> _Document passage_
The bridge Burnham referred to was the Rohrbach Bridge, which after the battle famously became known as Burnside Bridge. The large "white house with a high piazza" belonged to a 58-year-old farmer named  John Otto, whose 40-acre cornfield was a scene of slaughter for the 16th Connecticut, which suffered 43 killed and 161 wounded during its first fight of the Civil War.

"The bodies lie near a large tree standing alone, and which I had blazed on all sides so it can be easily discovered," Burnham's letter continued. "With the exception of Capt. (Newton) Manross, who was killed earlier in the fight and carried to the rear, they are all together ..."

In John Burnham's letter published in the
Hartford Courant on Sept. 30, 1862, the location
of the Antietam battlefield grave of
Private Henry Barnett was noted.
A 30-year-old cigar maker from Suffield, Conn., Barnett was buried on the north side of that large tree along with his Company D comrades: corporals Horace Warner and Michael Grace and privates Nelson E. Snow and George Allen. (Privates Henry Aldrich of Bristol, John Bingham of East Haddam and Theodore DeMarrs of Cromwell and Sergeant Wadsworth Washburn of Berlin were also buried in the large trench.)

"I have been particular to mention the precise locality of each (body)," Burnham wrote in the letter, "so that in the event of the signs being displaced by the elements or otherwise, they may be found; and I trust that anyone who comes to the spot will be very particular and disturb none but those of whom they are in search."

> _Information given_
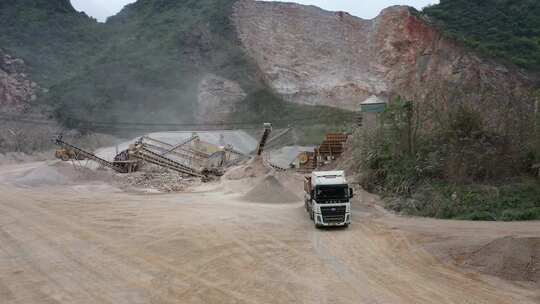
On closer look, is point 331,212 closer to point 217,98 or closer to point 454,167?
point 454,167

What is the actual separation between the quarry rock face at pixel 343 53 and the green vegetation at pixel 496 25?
321cm

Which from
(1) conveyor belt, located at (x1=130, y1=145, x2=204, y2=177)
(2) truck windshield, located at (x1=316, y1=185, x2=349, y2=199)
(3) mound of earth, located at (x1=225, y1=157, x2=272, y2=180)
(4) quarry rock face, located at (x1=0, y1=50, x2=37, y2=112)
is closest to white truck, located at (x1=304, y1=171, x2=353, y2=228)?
(2) truck windshield, located at (x1=316, y1=185, x2=349, y2=199)

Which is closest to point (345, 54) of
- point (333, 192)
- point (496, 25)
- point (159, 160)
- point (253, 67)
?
point (253, 67)

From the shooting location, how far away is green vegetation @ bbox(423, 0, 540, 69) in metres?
53.3

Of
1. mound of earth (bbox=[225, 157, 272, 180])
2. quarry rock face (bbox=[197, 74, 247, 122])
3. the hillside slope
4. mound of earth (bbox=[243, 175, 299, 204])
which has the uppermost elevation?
the hillside slope

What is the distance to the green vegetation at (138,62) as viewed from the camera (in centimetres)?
5822

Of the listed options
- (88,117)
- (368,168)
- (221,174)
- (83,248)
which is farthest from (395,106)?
(88,117)

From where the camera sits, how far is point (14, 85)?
200 ft

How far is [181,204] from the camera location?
77.6ft

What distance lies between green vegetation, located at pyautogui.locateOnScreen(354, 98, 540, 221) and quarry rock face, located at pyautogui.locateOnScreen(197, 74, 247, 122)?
34799 mm

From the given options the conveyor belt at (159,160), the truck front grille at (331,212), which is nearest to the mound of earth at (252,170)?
the conveyor belt at (159,160)

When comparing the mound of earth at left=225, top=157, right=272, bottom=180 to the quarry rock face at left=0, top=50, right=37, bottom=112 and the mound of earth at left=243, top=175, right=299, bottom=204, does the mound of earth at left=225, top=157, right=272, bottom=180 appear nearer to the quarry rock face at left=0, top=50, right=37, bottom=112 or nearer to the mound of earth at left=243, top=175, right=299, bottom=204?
the mound of earth at left=243, top=175, right=299, bottom=204

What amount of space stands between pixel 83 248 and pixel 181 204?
9108 millimetres

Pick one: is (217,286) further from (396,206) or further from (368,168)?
(368,168)
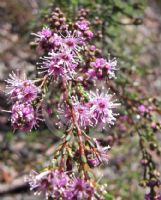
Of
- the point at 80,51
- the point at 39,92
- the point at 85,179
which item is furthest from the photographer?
the point at 80,51

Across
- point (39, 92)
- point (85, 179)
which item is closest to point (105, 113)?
point (39, 92)

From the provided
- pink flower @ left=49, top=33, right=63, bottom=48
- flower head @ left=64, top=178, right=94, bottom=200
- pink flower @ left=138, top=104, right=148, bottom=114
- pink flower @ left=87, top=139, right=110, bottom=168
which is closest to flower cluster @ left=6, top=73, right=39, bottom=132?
pink flower @ left=49, top=33, right=63, bottom=48

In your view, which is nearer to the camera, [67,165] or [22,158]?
[67,165]

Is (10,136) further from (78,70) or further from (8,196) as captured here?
(78,70)

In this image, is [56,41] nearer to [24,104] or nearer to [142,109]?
[24,104]

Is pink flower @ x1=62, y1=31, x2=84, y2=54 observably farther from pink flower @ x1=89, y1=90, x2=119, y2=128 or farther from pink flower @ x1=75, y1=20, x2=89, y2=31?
pink flower @ x1=89, y1=90, x2=119, y2=128

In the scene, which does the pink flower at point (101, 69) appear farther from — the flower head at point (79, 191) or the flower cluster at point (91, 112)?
the flower head at point (79, 191)
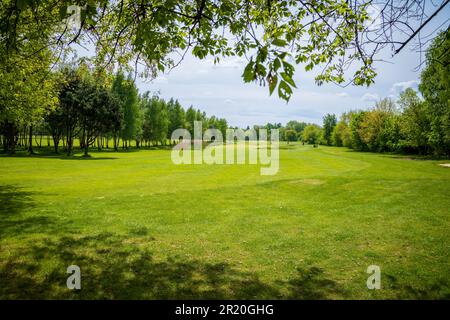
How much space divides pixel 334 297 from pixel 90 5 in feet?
22.6

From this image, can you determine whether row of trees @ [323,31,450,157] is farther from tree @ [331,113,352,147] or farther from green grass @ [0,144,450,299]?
green grass @ [0,144,450,299]

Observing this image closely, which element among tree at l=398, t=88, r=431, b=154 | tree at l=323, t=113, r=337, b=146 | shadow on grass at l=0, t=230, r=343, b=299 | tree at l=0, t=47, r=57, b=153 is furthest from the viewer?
tree at l=323, t=113, r=337, b=146

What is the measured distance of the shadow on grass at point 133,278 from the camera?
18.5ft

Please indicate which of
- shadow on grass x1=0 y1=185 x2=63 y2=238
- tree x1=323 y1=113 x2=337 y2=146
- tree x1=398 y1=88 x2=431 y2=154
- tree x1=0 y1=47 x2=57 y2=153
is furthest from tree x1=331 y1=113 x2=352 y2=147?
shadow on grass x1=0 y1=185 x2=63 y2=238

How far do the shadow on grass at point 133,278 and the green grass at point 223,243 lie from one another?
0.02 m

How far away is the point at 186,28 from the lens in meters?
6.89

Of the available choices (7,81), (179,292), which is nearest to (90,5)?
(179,292)

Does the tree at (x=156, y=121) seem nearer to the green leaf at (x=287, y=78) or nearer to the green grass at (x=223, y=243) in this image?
the green grass at (x=223, y=243)

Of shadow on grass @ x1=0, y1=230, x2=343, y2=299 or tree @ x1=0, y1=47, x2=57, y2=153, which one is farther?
tree @ x1=0, y1=47, x2=57, y2=153

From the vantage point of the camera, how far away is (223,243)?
866 cm

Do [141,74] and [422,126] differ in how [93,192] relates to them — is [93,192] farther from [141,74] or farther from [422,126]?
[422,126]

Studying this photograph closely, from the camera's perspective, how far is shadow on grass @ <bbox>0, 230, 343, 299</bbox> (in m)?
5.63

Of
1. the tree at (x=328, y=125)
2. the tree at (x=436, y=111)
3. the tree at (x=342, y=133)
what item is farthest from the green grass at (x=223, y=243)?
the tree at (x=328, y=125)

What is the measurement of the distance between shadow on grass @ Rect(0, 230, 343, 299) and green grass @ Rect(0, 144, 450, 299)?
2 centimetres
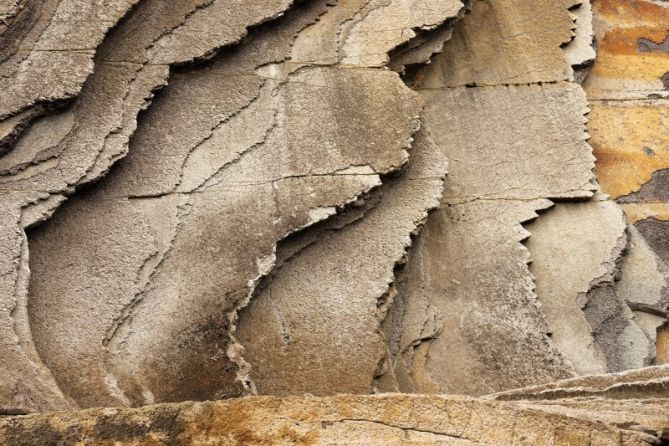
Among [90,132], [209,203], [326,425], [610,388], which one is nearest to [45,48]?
[90,132]

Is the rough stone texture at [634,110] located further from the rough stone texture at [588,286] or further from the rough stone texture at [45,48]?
the rough stone texture at [45,48]

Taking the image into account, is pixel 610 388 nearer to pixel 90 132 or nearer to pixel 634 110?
pixel 90 132

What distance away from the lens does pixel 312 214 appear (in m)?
3.76

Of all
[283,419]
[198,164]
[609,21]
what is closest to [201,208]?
[198,164]

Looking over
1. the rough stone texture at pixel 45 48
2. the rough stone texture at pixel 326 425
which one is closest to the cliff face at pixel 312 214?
the rough stone texture at pixel 45 48

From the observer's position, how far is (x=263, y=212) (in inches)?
147

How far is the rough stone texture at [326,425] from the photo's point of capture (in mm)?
2289

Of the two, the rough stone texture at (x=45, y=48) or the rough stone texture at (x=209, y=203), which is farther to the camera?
the rough stone texture at (x=45, y=48)

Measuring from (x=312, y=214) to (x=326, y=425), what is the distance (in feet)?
4.97

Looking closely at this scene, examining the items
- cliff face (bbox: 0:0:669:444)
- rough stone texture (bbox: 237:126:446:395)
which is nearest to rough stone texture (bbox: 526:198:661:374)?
cliff face (bbox: 0:0:669:444)

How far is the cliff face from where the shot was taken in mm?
3389

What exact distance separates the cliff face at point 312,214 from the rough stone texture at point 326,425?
1.25ft

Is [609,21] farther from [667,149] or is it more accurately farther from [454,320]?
[454,320]

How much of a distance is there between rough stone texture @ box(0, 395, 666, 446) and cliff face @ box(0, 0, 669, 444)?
1.25 feet
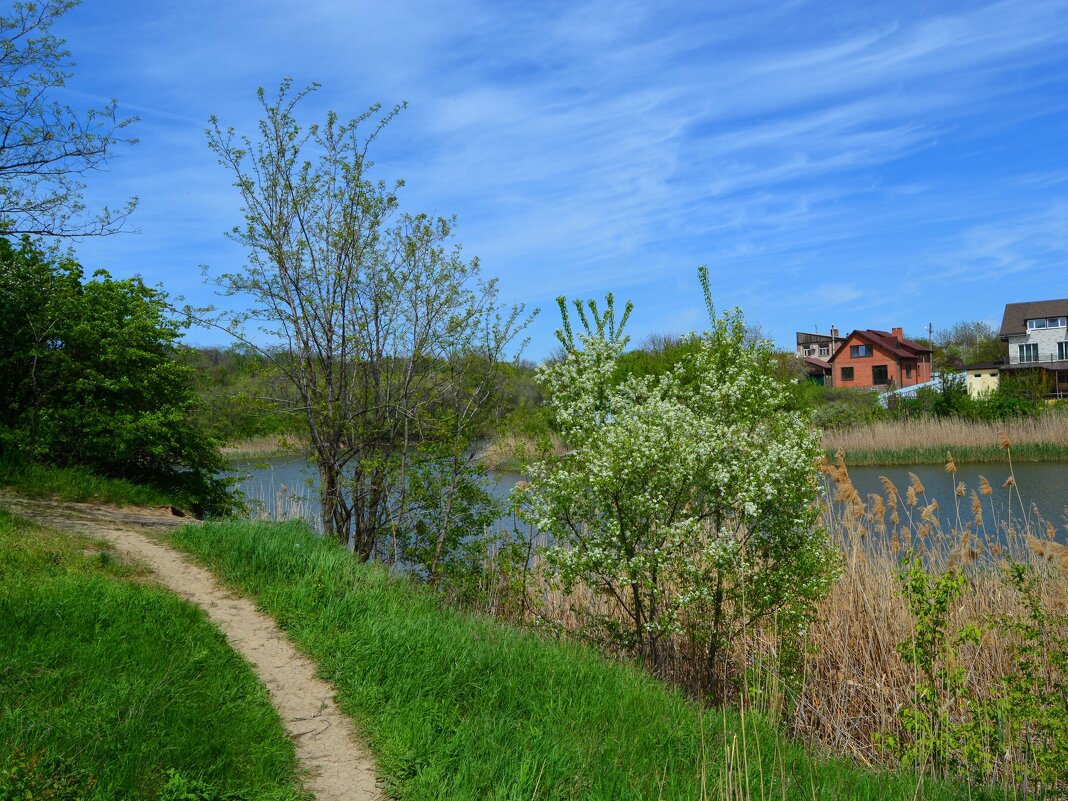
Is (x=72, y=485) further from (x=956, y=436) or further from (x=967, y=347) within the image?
(x=967, y=347)

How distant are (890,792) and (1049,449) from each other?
30082 millimetres

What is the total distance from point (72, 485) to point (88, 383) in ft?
6.70

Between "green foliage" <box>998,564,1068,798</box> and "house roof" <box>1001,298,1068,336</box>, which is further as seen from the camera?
"house roof" <box>1001,298,1068,336</box>

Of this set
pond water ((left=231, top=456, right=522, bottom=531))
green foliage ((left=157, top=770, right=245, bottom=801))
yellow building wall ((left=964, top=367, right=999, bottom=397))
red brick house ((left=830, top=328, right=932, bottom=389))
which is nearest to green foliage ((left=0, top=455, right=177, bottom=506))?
pond water ((left=231, top=456, right=522, bottom=531))

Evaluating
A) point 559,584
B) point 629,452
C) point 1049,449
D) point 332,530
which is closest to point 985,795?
point 629,452

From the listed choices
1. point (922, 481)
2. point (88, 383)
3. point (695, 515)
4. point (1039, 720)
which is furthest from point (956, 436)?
point (88, 383)

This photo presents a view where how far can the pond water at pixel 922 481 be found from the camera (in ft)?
47.8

> _Required actions_
1) Summarize the Antietam passage in two sentences.
2) Duplicate part of the Antietam passage word for word, beginning at the words "In John Burnham's" and stopping after "the large trench.)".
The records are separate material, unrelated to the text.

> _Response list_
1) John Burnham's letter, published in the Hartford Courant on Sept. 30, 1862, mentioned the Rohrbach Bridge and the farm of John Otto, whose cornfield was a scene of slaughter for the 16th Connecticut, with 43 killed and 161 wounded. Burnham noted that Private Henry Barnett and several Company D comrades were buried together by a large tree he had blazed on all sides, and he recorded each body's location precisely so the men could be found and others left undisturbed.

2)
In John Burnham's letter published in the
Hartford Courant on Sept. 30, 1862, the location
of the Antietam battlefield grave of
Private Henry Barnett was noted.
A 30-year-old cigar maker from Suffield, Conn., Barnett was buried on the north side of that large tree along with his Company D comrades: corporals Horace Warner and Michael Grace and privates Nelson E. Snow and George Allen. (Privates Henry Aldrich of Bristol, John Bingham of East Haddam and Theodore DeMarrs of Cromwell and Sergeant Wadsworth Washburn of Berlin were also buried in the large trench.)